* Start Source document *

DeLTA Event - Matthew Lira "Are Robots Embodied?"
The DeLTA Center and Matthew Lira (Educational Psychology and Learning Sciences) invite you to join us for an embodied programming experience where faculty and students collaborate to build a simple robot and discuss the classic problem of embodiment in cognitive science. The robot will be built with magnetic blocks called Cubelets—these blocks are pre-programed to either Sense, Think, or Act (see the video “Meet Cubelets”). So, they are modular, but when we combine them in unique configurations they can display increasing complexity.
Each of 4 teams will receive their own 6 blocks plus 1 battery. Our builds will be guided by the question: “What makes the robot’s cognition (or computation if you prefer) embodied or not compared to that of a human (or non-human organism if you prefer)?”

* End Source document *
* Start Entries shown *

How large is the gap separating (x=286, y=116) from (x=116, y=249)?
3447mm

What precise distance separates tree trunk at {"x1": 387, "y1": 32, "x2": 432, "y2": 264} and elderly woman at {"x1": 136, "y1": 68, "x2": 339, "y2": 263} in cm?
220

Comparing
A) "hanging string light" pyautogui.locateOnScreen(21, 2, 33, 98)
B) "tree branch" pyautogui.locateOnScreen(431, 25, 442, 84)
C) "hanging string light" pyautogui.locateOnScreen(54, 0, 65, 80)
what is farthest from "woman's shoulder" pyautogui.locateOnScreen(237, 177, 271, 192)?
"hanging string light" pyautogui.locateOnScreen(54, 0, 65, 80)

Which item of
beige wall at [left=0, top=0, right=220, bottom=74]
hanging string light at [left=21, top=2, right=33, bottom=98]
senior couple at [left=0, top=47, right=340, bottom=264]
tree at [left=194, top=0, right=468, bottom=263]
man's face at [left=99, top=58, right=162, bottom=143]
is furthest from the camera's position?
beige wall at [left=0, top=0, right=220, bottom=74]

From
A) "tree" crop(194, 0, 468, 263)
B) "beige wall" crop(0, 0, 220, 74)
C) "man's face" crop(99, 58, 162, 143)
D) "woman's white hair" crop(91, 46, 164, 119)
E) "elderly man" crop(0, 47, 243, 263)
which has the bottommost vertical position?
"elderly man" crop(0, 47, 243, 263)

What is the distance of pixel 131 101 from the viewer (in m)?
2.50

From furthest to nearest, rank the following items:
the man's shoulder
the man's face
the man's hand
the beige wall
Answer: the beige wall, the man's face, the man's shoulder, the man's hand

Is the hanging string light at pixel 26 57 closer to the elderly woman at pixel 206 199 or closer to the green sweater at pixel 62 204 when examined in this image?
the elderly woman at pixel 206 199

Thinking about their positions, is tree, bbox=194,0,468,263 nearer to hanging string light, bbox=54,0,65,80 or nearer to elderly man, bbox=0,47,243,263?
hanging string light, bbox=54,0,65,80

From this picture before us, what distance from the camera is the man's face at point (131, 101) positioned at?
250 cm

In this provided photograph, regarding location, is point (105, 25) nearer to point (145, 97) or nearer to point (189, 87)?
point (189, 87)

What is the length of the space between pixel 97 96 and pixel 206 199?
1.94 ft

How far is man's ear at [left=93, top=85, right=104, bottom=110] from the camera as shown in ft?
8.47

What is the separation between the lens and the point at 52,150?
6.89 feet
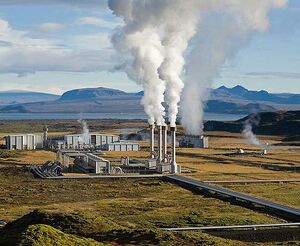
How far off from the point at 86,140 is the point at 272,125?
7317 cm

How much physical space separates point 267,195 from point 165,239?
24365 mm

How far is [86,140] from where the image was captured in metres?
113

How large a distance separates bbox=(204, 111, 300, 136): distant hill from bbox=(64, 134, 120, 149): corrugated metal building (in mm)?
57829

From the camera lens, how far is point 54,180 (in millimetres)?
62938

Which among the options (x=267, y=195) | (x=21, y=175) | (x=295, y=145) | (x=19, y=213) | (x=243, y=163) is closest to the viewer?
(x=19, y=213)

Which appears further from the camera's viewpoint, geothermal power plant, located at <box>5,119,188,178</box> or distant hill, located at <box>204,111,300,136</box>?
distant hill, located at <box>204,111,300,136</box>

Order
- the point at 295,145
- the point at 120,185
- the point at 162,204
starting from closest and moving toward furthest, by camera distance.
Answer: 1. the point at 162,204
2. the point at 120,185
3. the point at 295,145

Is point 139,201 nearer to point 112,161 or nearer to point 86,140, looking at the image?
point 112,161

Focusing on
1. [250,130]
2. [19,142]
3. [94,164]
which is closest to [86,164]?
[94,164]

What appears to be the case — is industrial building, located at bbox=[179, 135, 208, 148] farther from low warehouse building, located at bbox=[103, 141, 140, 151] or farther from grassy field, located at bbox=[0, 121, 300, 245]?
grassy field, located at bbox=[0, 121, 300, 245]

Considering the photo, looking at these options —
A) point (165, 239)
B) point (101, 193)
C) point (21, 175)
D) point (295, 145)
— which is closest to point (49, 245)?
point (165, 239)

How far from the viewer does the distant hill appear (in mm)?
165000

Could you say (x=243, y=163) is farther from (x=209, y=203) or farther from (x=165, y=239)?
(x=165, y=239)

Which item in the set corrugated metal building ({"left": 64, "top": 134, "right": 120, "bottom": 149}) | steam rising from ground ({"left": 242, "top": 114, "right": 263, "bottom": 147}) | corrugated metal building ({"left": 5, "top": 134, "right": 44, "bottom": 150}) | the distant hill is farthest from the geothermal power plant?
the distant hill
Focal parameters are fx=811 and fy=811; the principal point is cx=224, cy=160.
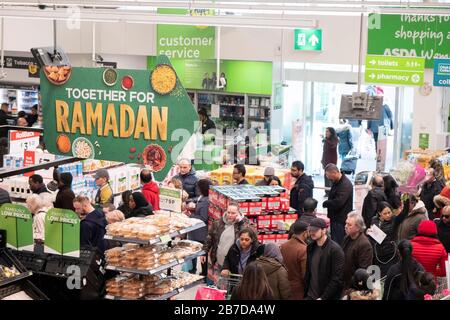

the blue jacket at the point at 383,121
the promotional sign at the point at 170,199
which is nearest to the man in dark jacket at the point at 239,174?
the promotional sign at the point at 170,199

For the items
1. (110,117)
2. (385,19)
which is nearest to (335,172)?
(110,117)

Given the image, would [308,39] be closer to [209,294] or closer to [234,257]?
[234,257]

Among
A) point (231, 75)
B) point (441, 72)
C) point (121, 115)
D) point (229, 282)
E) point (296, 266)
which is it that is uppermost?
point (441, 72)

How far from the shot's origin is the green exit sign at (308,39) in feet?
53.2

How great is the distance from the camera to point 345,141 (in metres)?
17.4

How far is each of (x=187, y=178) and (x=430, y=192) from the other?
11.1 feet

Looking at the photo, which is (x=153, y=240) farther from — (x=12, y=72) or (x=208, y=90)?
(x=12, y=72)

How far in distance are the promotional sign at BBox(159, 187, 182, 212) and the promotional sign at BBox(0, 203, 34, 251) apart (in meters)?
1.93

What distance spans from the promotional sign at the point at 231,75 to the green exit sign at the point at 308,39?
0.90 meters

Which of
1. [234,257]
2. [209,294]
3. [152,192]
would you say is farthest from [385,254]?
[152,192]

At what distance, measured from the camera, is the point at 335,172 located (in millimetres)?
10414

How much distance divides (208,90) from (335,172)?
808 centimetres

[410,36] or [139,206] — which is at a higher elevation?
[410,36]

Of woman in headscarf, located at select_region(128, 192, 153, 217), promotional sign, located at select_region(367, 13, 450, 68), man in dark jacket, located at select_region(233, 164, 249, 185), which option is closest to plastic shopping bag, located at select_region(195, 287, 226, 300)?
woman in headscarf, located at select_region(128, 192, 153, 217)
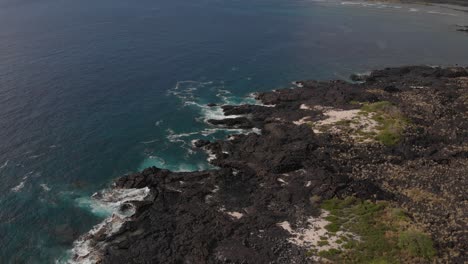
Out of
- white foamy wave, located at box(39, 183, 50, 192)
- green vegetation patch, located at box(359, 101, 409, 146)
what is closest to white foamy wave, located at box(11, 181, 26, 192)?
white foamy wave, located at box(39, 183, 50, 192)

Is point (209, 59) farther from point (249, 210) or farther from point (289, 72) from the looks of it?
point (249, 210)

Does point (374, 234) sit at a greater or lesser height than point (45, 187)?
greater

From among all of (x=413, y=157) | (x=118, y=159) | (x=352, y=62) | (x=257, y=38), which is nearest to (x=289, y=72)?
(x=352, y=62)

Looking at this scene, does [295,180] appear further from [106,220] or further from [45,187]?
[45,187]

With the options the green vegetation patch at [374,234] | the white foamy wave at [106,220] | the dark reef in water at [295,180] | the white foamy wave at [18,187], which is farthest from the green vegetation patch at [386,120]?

* End Entries shown *

- [What to work on]:
A - List the three functions that the DeLTA event description says each Cubelet block is pre-programmed to perform.
B - Answer these questions from the DeLTA event description.
(i) What is the title of the video mentioned for learning about the blocks?
(ii) How many teams will take part in the build?
(iii) What will each team receive?
C - Continue the DeLTA event description from its last sentence.
These rows are separate material and are not part of the DeLTA event description.

- [Expected outputs]:
A - Sense, Think, Act

B -
(i) "Meet Cubelets"
(ii) 4
(iii) Its own 6 blocks plus 1 battery

C -
The Cubelets are intended to be a way to ground (eh hem) our conversation—one that connects back to the Turing test and the innovative Spivey test! In sum, if the Turing test asked an AI system to fool a human that it too was human, then the Spivey test asks a human to fool another human that they are an AI system! So, in the spirit of this intellectual debate, we want to discuss what criteria, if any, would allow us humans to grant embodiment to robots?
- Readings (optional … for context)
- Ziemke, T. (2001, September). Are robots embodied. In First international workshop on epigenetic robotics Modeling Cognitive Development in Robotic Systems (Vol. 85, pp. 701-710).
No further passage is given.